Retype exactly, and only, the lines from the one that contains "detections for frame 3" through the final line of the entries.

(Saved entries)

————

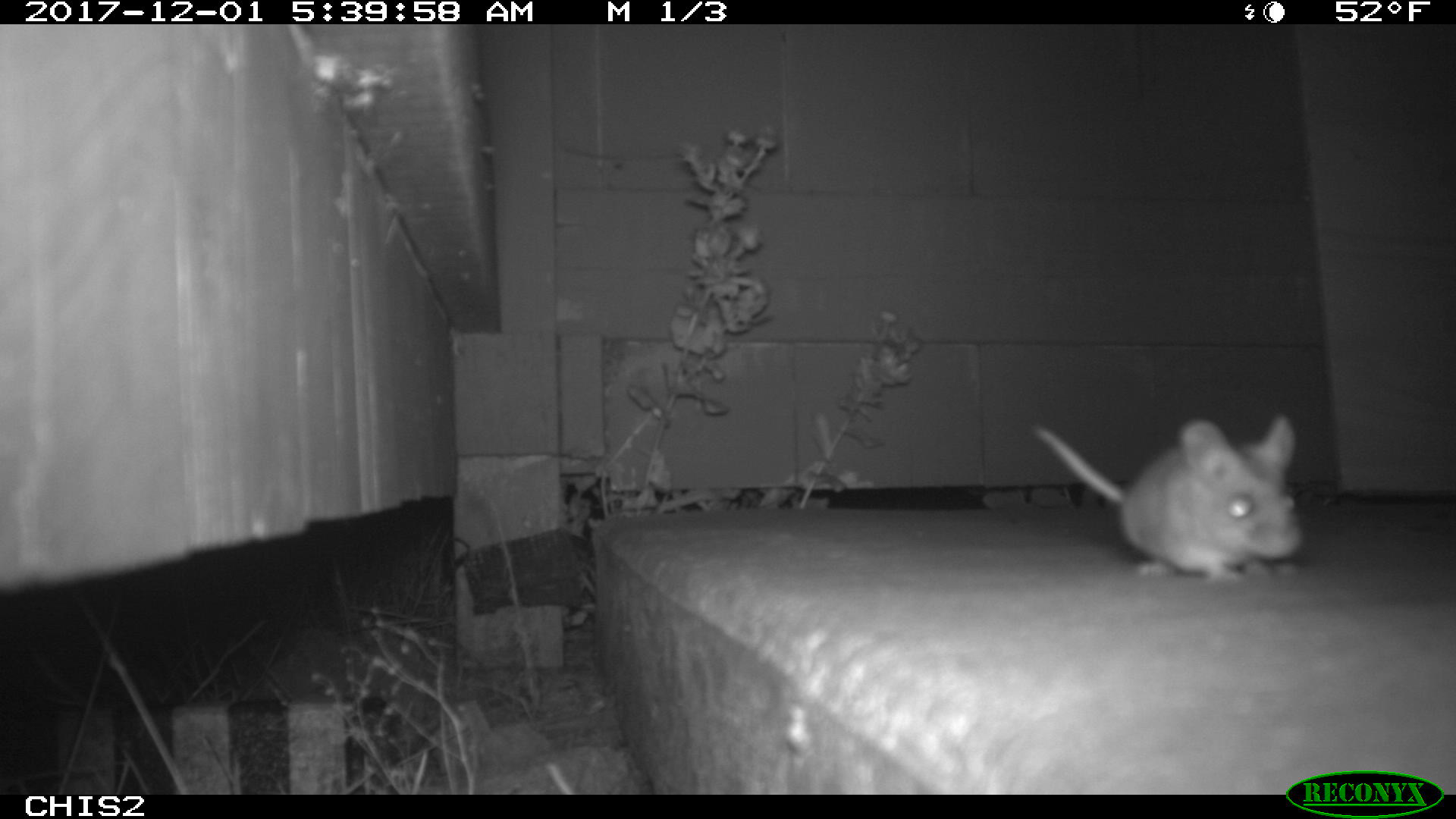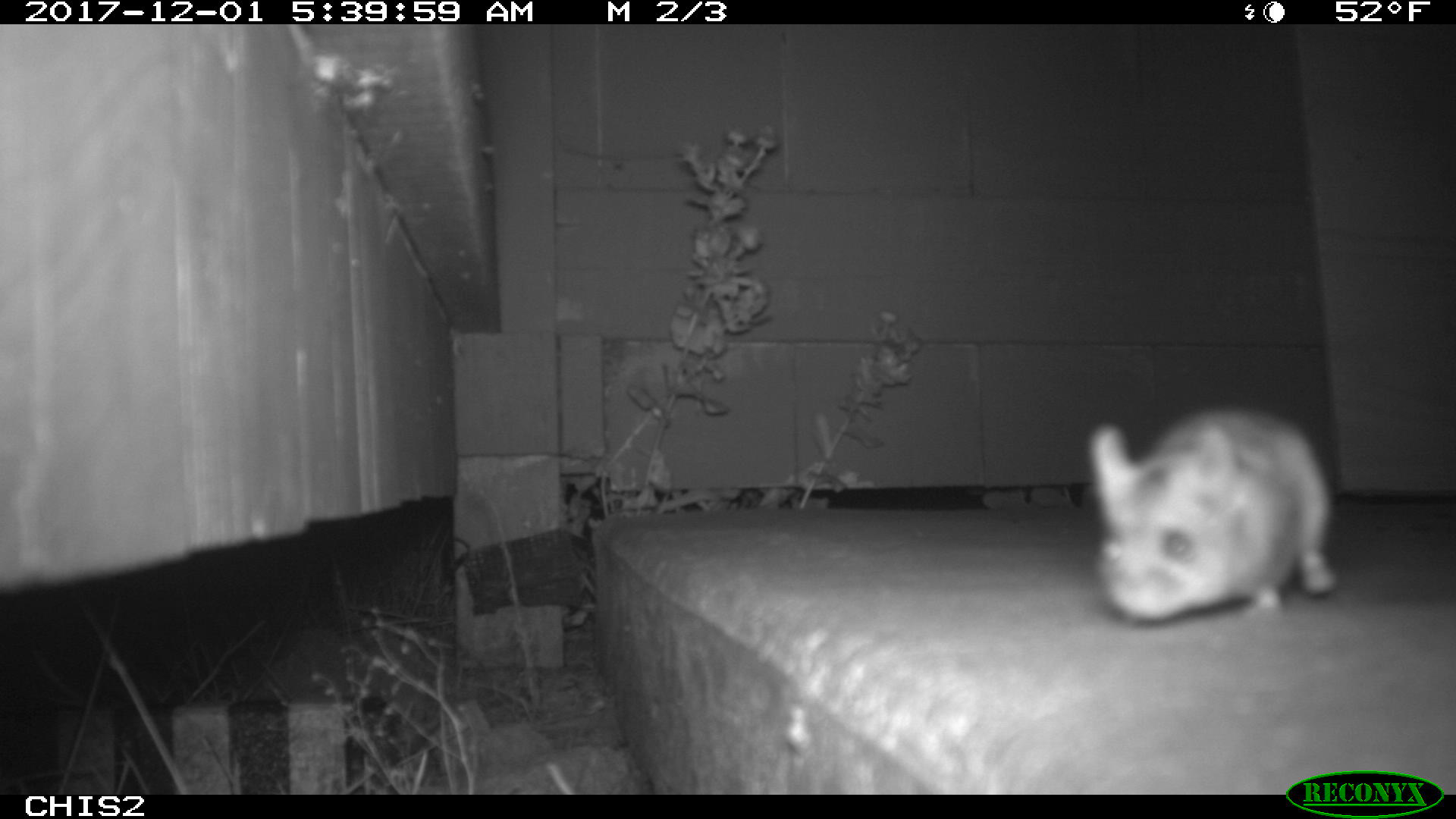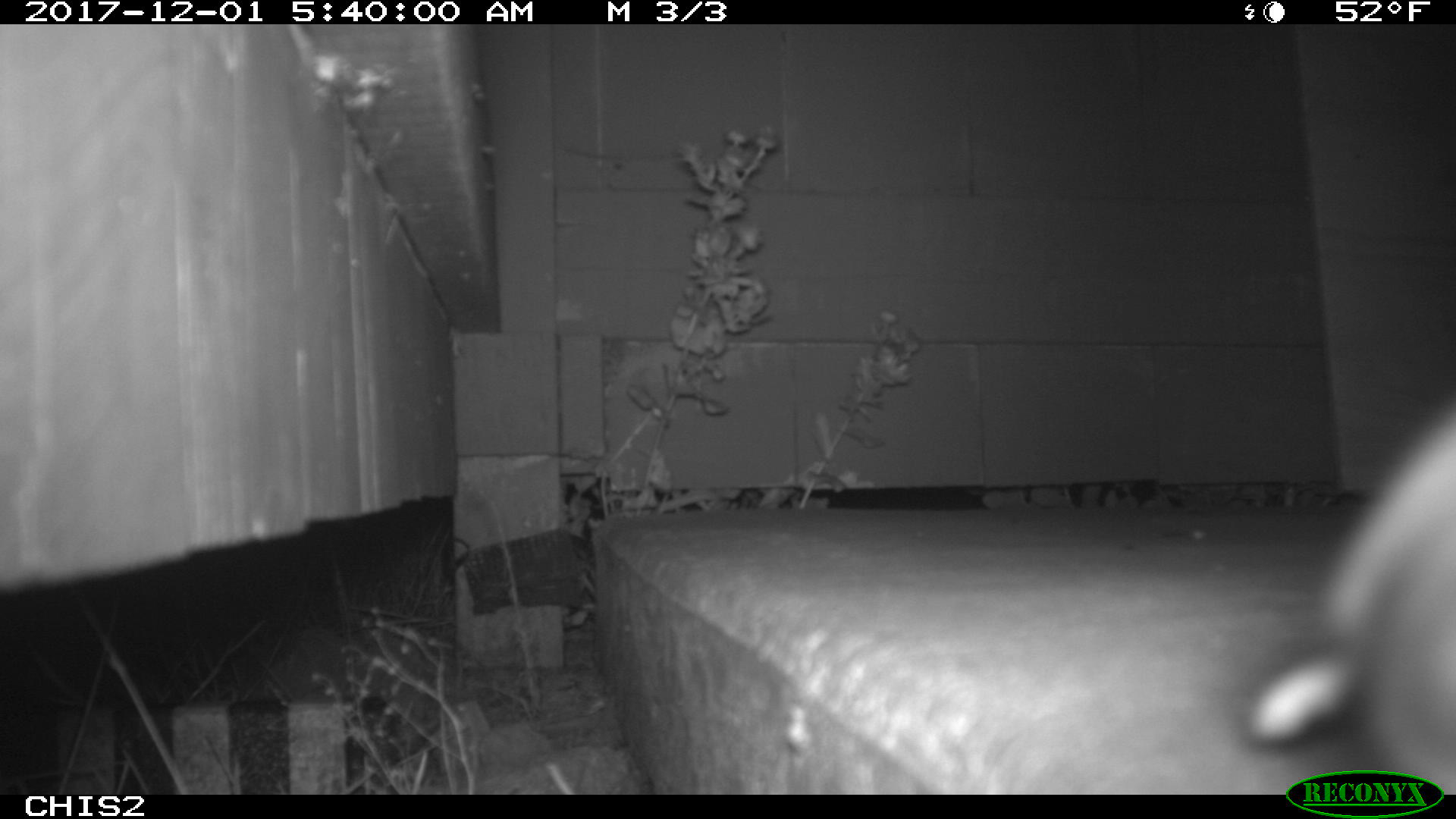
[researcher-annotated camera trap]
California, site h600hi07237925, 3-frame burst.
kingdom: Animalia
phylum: Chordata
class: Mammalia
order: Rodentia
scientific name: Rodentia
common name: rodent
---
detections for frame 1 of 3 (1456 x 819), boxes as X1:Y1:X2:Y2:
rodent: 1028:410:1303:582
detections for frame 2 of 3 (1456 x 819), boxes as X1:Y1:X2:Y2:
rodent: 1086:423:1335:617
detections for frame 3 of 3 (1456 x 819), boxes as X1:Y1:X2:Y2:
rodent: 1251:401:1454:790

————

#### [Task answer]
detections for frame 3 of 3 (1456 x 819), boxes as X1:Y1:X2:Y2:
rodent: 1251:401:1454:790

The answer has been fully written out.